* **What to work on**
Starting from the line containing "What distance from the observer is grass", write out every remaining line exactly, the last one included.

▼

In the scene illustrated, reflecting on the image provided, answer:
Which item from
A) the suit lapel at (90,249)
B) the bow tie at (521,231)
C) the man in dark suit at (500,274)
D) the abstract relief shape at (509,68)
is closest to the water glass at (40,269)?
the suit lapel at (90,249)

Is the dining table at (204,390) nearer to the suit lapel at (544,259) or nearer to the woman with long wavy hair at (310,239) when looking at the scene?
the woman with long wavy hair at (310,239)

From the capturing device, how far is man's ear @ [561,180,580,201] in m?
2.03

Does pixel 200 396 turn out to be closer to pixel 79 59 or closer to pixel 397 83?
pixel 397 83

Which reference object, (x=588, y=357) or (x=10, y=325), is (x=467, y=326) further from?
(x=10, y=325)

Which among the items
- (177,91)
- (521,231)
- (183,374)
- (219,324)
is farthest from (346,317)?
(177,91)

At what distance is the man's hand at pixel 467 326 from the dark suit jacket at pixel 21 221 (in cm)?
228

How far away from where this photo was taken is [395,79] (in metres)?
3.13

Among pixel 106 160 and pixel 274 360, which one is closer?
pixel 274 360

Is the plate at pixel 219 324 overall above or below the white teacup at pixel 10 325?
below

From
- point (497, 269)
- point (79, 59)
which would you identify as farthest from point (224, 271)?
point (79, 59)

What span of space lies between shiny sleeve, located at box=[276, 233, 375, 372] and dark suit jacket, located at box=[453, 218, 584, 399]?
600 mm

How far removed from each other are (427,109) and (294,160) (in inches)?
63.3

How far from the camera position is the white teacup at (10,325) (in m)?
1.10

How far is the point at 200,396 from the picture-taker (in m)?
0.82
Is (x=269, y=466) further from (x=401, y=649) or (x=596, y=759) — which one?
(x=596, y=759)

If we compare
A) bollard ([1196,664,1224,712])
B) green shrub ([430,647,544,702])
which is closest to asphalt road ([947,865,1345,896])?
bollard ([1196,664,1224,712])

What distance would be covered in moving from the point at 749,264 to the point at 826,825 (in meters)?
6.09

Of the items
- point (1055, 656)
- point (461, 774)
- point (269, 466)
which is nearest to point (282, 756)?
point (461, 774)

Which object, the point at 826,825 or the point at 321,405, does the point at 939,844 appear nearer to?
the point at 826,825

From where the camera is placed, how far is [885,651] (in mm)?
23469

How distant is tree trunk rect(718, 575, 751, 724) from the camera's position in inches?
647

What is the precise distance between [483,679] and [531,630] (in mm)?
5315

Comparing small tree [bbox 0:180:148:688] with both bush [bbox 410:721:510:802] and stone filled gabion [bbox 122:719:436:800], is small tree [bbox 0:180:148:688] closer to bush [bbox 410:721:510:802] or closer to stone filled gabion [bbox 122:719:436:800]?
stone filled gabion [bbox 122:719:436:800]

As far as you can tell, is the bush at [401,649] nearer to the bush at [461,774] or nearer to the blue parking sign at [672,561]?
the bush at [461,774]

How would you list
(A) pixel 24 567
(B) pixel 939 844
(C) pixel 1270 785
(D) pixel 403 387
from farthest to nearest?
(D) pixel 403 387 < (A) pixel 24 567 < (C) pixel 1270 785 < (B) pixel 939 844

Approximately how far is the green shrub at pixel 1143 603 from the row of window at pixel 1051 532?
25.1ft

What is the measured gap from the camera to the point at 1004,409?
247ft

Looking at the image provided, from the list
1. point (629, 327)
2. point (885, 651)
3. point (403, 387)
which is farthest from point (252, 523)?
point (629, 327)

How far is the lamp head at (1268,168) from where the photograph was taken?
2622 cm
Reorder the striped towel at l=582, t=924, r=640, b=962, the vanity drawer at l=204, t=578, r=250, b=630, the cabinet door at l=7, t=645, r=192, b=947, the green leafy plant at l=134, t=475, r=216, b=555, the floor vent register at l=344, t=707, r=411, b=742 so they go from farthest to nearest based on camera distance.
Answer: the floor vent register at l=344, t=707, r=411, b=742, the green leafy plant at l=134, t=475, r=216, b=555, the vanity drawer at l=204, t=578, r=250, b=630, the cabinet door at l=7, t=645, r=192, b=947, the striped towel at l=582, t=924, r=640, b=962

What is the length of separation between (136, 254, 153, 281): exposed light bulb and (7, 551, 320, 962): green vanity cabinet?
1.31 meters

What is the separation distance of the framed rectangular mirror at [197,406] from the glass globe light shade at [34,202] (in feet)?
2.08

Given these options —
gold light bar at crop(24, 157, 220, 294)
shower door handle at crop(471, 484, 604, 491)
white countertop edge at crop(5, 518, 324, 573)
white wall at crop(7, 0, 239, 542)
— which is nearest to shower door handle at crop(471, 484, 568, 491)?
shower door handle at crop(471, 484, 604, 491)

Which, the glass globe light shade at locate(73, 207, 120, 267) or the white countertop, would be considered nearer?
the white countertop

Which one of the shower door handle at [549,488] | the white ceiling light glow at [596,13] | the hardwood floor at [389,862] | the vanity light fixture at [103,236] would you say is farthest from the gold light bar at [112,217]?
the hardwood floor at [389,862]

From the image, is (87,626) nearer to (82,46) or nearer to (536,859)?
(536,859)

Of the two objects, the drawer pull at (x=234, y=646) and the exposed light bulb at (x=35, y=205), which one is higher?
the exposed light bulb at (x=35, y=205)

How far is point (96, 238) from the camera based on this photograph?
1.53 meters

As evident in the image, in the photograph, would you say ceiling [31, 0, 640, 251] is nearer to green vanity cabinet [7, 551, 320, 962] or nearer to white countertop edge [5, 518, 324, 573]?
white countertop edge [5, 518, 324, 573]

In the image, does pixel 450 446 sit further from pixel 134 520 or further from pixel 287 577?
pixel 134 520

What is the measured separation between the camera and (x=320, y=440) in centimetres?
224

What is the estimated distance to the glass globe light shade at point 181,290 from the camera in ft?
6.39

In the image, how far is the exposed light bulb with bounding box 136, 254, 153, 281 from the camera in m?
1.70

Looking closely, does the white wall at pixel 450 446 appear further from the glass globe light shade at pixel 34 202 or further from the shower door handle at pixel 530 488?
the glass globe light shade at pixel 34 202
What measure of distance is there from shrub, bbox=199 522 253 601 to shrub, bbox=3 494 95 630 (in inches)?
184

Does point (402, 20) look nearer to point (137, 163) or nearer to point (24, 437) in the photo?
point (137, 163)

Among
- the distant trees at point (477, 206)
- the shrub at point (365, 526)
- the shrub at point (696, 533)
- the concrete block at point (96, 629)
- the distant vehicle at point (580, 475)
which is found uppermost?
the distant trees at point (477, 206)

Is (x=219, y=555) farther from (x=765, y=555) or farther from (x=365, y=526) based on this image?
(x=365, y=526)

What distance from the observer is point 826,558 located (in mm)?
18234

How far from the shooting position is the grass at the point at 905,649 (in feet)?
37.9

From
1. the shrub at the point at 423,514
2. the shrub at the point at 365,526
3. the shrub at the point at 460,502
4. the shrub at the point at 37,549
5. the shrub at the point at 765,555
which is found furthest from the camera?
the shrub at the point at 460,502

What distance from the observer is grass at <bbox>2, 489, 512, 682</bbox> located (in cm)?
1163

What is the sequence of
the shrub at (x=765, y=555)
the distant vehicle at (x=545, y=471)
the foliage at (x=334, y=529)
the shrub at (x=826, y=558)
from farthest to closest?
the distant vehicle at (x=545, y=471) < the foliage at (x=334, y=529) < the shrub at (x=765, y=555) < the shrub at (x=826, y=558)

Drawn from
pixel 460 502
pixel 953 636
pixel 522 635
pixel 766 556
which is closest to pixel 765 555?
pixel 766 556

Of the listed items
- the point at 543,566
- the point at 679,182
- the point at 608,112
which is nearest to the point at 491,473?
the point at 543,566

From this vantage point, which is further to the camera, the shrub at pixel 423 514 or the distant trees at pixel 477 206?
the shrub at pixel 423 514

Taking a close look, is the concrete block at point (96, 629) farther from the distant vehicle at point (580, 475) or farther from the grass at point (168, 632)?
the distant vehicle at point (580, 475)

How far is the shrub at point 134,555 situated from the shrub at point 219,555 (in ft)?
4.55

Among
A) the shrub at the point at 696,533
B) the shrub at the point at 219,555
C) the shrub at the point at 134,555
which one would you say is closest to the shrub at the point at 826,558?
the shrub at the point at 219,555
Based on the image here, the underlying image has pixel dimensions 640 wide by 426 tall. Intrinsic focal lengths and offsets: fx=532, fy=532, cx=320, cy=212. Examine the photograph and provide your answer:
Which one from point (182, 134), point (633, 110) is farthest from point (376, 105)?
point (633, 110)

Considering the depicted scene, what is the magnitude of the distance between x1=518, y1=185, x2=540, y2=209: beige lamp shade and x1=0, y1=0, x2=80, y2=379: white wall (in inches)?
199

▲

* **Output for this exercise**
What distance from the observer is grass at <bbox>2, 489, 512, 682</bbox> located (in cm)?
1163

What is the sequence of
the shrub at (x=765, y=555)
the distant vehicle at (x=545, y=471)
the foliage at (x=334, y=529)
the shrub at (x=826, y=558)
from farthest to closest?
the distant vehicle at (x=545, y=471) < the foliage at (x=334, y=529) < the shrub at (x=765, y=555) < the shrub at (x=826, y=558)

Drawn from
pixel 460 502
pixel 953 636
pixel 522 635
pixel 766 556
which is closest to pixel 765 555?
pixel 766 556

Of the listed items
- the point at 543,566
- the point at 679,182
- the point at 608,112
which is nearest to the point at 491,473?
the point at 543,566

From this vantage point, which is further to the camera, the shrub at pixel 423 514 or the distant trees at pixel 477 206?
the shrub at pixel 423 514

Taking a close look, is the concrete block at point (96, 629) farther from the distant vehicle at point (580, 475) or farther from the grass at point (168, 632)?
the distant vehicle at point (580, 475)

How far is the shrub at point 134,555 situated from the shrub at point 219,555 (in ft)?
4.55

Among
A) the shrub at the point at 696,533
B) the shrub at the point at 219,555
C) the shrub at the point at 134,555
which one would you say is closest to the shrub at the point at 826,558?
the shrub at the point at 219,555
Based on the image here, the underlying image has pixel dimensions 640 wide by 426 tall. Intrinsic focal lengths and offsets: fx=532, fy=532, cx=320, cy=212. Examine the photograph and provide your answer:
Which one from point (182, 134), point (633, 110) is farthest from point (376, 105)?
point (633, 110)

Considering the depicted scene, what is the magnitude of the distance between x1=518, y1=185, x2=540, y2=209: beige lamp shade and x1=0, y1=0, x2=80, y2=379: white wall (in inches)?
199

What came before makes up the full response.